Entries from a dataset
┌────────
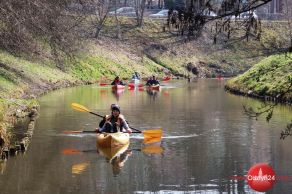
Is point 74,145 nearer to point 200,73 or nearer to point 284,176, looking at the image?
point 284,176

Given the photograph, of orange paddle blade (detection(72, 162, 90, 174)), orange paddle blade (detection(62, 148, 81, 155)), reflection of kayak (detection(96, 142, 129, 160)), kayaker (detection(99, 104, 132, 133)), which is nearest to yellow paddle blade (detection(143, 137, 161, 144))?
kayaker (detection(99, 104, 132, 133))

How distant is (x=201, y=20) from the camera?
9914 mm

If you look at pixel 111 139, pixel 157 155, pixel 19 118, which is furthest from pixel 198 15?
pixel 19 118

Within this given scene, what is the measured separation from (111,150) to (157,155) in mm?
1613

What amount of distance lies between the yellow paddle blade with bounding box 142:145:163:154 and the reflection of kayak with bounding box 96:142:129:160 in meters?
0.67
└────────
Goal of the exercise:
Reproduce all of the records above verbatim, omitting the pictures from your answer.

Complete answer:
Is point 74,145 nearer to point 200,73 or nearer to point 284,176, looking at the image?
point 284,176

Given the photograph, of orange paddle blade (detection(72, 162, 90, 174)), orange paddle blade (detection(62, 148, 81, 155)), reflection of kayak (detection(96, 142, 129, 160)), kayaker (detection(99, 104, 132, 133)), which is nearest to yellow paddle blade (detection(143, 137, 161, 144))?
kayaker (detection(99, 104, 132, 133))

How distant is (x=201, y=20) from the camera?
9914 mm

If you look at pixel 111 139, pixel 157 155, pixel 19 118, which is furthest from pixel 198 15?
pixel 19 118

Within this given scene, what is the measured separation from (111,150) to (157,155) in mm?
1613

What amount of distance lies between the yellow paddle blade with bounding box 142:145:163:154 and the reflection of kayak with bounding box 96:142:129:160 in meters?
0.67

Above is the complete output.